## AUFGABE
Schreiben Sie aus dem Forenthread zum Netzwerkdrucker unter NT den Abschnitt von "Komisch ist das" bis "(Drucker-)Anschluß eingerichtet habe!!" wortgetreu ab.

## TEXT
▼▼▼
# Netzwerkdrucker unter NT einrichten



## tombe (23. November 2005)

Hallo,

ich muß einen neuen Drucker ins Netzwerk einbinden. Unser Server läuft unter NT.
Mein Problem ist nun :
- ich habe dem Drucker eine feste IP zugeordnet
- ich habe einen neuen Druckeranschluß mit dieser IP erstellt
- und ich habe natürlich den Treiber auf dem Server installiert

aber der Drucker funkioniert nicht.

Komisch ist das ich ihn mit "ping" ansprechen kann. Außerdem ist es möglich im Browser die IP einzugeben und dann die aktuelle Einstellungen am Drucker anzusehen bzw. zu verändern. Es liegt also (meiner Meinung nach nicht am Netzwerk) sondern eher daran wie ich den (Drucker-)Anschluß eingerichtet habe!!

Kann mir jemand einen Tipp geben wie ich hier weiterkomme, bzw. wie ich irgendwie herausfinde wo genau der Fehler liegt.

Danke Thomas


----------



## Marco1980 (28. November 2005)

Hallo erstmal.
▲▲▲
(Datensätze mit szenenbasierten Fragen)
▼▼▼
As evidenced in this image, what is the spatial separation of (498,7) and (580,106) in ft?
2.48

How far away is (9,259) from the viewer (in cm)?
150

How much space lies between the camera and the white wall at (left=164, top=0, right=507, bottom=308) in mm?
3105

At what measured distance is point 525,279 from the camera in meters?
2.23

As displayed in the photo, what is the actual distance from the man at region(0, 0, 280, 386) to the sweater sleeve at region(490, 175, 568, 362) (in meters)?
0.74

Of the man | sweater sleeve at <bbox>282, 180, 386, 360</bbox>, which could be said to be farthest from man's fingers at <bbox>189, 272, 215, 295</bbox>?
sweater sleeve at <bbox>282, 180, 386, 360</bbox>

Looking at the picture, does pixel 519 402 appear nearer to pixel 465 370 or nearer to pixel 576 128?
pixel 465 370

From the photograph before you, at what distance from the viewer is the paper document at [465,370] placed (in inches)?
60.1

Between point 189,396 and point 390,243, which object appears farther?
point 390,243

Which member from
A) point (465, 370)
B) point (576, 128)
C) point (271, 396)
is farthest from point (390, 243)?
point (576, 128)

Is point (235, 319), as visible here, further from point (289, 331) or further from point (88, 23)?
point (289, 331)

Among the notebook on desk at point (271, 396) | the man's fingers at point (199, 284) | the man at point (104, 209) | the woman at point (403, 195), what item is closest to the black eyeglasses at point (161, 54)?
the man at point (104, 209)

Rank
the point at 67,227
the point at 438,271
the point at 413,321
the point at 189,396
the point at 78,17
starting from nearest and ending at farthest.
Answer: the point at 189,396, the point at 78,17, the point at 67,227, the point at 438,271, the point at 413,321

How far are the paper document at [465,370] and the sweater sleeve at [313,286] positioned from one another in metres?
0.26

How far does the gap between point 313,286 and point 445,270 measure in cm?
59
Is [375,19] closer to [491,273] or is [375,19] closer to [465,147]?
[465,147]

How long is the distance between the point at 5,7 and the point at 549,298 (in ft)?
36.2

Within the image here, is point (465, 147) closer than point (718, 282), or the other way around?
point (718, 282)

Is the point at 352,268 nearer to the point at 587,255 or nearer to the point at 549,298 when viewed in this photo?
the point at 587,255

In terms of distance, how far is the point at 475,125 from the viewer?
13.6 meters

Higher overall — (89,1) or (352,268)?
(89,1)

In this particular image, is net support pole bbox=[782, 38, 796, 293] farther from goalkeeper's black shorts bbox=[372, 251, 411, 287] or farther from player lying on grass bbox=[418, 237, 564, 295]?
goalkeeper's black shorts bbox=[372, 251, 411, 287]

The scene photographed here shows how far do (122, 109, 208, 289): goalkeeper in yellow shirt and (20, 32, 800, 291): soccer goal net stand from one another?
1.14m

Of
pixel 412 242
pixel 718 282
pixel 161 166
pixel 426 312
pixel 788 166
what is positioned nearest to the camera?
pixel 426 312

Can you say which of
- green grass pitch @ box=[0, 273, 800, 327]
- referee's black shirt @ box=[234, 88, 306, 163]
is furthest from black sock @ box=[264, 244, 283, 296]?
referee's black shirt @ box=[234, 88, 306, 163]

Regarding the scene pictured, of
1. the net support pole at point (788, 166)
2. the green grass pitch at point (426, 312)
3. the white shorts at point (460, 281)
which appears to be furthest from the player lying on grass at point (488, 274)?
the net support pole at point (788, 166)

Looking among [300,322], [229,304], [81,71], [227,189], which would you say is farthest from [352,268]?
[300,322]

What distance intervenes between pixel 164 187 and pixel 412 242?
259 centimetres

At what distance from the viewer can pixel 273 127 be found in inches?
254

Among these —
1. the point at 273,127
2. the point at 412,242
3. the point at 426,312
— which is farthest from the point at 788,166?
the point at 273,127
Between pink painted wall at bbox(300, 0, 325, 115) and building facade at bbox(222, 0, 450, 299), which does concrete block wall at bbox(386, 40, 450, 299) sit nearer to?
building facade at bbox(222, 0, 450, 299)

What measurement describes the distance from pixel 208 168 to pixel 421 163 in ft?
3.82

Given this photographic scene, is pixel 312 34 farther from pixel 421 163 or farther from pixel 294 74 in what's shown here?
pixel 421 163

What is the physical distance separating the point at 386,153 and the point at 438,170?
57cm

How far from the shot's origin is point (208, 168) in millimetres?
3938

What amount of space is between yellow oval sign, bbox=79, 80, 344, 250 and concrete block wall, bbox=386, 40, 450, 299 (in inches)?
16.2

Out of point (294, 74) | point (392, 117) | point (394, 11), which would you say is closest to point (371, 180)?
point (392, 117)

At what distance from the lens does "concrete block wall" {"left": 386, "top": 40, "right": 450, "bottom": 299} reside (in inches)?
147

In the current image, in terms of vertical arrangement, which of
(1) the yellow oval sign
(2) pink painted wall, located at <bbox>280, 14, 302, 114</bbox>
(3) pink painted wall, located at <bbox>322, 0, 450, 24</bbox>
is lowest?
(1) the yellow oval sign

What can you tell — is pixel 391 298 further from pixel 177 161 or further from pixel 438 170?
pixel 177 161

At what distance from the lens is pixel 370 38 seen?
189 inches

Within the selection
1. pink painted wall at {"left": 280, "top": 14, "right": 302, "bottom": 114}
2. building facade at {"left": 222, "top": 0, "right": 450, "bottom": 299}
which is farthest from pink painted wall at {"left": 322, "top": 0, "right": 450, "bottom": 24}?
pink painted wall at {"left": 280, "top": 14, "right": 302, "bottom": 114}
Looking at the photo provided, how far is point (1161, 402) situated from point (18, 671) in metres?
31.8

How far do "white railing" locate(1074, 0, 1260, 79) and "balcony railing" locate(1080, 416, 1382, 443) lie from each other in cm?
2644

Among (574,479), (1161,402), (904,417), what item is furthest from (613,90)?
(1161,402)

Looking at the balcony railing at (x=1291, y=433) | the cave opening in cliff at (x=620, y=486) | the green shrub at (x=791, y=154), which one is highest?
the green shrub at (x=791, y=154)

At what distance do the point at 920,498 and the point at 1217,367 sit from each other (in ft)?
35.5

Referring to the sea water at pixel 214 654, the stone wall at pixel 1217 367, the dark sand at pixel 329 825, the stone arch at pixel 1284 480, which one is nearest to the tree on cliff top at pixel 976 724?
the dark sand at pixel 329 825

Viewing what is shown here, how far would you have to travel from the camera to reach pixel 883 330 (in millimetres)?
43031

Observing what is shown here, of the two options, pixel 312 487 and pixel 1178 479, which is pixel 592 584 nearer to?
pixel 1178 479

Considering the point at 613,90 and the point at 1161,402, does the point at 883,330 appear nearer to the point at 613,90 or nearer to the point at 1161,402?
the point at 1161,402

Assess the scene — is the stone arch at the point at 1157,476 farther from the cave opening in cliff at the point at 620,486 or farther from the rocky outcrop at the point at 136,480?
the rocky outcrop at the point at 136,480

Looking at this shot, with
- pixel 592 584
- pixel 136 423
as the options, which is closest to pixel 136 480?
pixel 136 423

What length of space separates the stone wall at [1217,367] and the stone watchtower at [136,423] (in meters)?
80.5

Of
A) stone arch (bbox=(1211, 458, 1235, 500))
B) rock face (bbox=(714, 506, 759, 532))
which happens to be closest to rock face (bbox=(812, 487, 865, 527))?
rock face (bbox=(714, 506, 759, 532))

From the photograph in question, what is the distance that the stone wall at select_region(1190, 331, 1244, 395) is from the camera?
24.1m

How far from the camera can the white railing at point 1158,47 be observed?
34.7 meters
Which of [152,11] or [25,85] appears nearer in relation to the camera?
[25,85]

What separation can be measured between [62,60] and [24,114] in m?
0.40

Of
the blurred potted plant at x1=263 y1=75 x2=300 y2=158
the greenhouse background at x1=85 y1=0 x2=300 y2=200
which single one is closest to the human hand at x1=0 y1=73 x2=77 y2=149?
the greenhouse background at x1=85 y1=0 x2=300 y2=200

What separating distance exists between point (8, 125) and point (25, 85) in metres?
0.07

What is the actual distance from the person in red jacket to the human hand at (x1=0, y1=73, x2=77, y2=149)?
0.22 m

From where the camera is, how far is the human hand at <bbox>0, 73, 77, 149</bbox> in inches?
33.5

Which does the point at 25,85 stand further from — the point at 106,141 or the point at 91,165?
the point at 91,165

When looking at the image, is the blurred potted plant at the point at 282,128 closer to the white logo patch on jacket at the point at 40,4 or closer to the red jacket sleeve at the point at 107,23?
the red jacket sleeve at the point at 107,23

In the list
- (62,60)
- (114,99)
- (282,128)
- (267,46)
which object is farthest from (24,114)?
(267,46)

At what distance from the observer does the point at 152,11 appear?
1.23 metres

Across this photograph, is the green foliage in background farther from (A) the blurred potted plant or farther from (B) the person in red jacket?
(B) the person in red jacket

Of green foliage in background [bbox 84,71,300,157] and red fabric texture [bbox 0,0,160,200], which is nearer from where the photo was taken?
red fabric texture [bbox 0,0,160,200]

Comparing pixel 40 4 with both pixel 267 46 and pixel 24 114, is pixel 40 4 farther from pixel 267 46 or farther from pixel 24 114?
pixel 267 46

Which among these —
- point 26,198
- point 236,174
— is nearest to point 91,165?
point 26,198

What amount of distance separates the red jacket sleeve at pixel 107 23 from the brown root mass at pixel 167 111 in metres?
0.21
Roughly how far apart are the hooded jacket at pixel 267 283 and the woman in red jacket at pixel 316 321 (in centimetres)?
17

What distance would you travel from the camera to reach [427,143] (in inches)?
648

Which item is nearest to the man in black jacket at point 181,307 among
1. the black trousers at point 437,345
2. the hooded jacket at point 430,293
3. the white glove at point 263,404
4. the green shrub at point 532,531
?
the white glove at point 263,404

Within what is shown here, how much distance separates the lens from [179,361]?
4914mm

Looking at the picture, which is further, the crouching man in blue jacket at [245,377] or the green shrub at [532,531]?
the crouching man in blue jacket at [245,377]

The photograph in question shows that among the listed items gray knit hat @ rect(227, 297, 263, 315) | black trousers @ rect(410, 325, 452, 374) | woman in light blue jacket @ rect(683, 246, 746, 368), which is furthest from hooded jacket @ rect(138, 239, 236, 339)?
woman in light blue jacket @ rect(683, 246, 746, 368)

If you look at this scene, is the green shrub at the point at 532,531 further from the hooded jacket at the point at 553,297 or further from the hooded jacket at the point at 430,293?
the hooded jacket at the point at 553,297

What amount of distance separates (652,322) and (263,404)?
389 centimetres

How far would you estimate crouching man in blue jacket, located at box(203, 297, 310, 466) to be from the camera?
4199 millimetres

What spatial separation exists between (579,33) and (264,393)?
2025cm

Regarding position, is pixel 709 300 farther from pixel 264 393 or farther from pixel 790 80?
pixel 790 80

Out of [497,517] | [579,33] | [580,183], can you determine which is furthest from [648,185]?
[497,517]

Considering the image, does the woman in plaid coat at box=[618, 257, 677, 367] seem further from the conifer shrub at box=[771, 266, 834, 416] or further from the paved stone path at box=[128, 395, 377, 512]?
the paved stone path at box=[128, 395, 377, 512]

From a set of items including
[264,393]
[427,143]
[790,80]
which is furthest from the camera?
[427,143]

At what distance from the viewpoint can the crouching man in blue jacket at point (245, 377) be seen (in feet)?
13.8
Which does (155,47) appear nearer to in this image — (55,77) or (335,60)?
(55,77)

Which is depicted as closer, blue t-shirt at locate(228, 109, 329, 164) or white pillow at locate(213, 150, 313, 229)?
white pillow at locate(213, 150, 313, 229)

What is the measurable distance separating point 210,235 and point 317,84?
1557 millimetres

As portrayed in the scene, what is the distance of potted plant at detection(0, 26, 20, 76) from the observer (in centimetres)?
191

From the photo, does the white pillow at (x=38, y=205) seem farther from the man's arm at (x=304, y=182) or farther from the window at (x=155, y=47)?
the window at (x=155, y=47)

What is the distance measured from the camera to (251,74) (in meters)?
▲▲▲
## MUSTERLÖSUNG
Komisch ist das ich ihn mit "ping" ansprechen kann. Außerdem ist es möglich im Browser die IP einzugeben und dann die aktuelle Einstellungen am Drucker anzusehen bzw. zu verändern. Es liegt also (meiner Meinung nach nicht am Netzwerk) sondern eher daran wie ich den (Drucker-)Anschluß eingerichtet habe!!